This week is the definition of bittersweet for me. Last Sunday would have been my mom’s 80th birthday, and today will be the first October 30th since 1935 without my dad.
The title of this post is not a typo. The word remember means bringing back that which is broken. Imagine one of your arms being broken from your body. The act of restoring it to your shoulder is re-membering.
For several years in the 1990s, my parents served on the board of directors of an orphanage in Mexico. I had the privilege of visiting and ministering in this orphanage. It was an amazing experience I’ll never forget. Being with these children, with whom I could barely communicate because of the language barrier, touched my heart in a way I never knew possible. We laughed, played and even cried together. This was my first experience in such a ministry, and it never would have happened were it not for my parents.

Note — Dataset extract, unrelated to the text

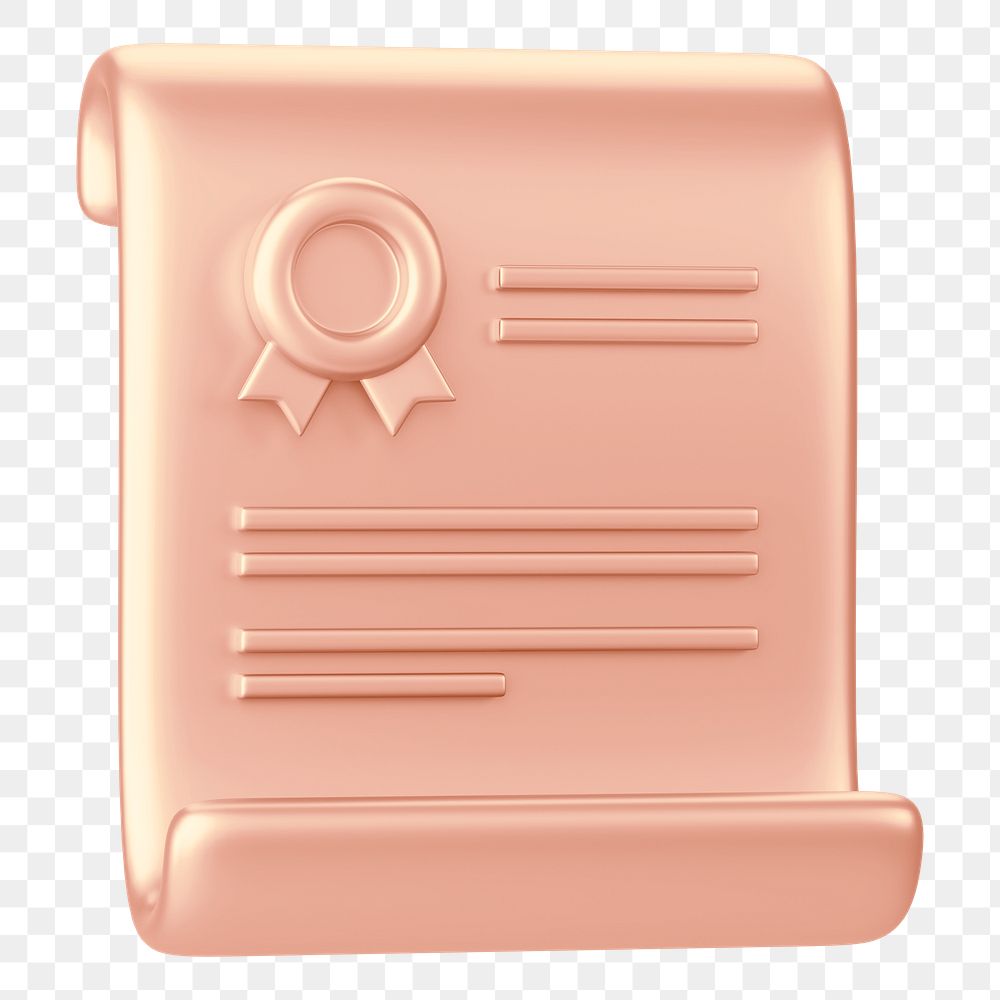 Rose gold certificate png 3D, transparent background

This past Sunday, the 80th anniversary of my mom’s birth, we had a special missionary guest. His ministry?
Orphans in Haiti.
On the day that held a special place in my heart as I remembered my mom, God sent a messenger who re-animated a chamber in my heart for those with no parents or blood relatives.
Today, as I think of my dad, and for the first time, being unable to see or even call him to wish him a special day and tell him I love him, I re-member his unwavering integrity and character. An imperfect man, yes, but one who wouldn’t allow himself to knowingly do the wrong thing whether people would know or not. HIs example has served as an inspiration to me throughout my adult life.
Re-membering their love and devotion to one another. Re-membering their steadfast pursuit and love of God and people. Re-membering the laughter. Re-membering the tears.
My heart was broken on March 20, 2009, and again on August 5, 2015. But as I re-member the parents God blessed me with, and think of those who have no parents, my heart is restored and filled with joy, humility, and resolve. A resolve to make a difference in lives, just as my parents did. By any means necessary. Even if it seems crazy. Even if it seems impossible. Even if it seems too late. Even if it seems too expensive.
God showed me through my parents that all He needs is a willing heart, and lives will be changed.
It must start with mine.
Thank you Mom and Dad. I miss you. But you are part of me as I re-member you. May my life be a continuation of the spiritual heritage you began. I look forward to seeing you again, but first, there is work to be done here.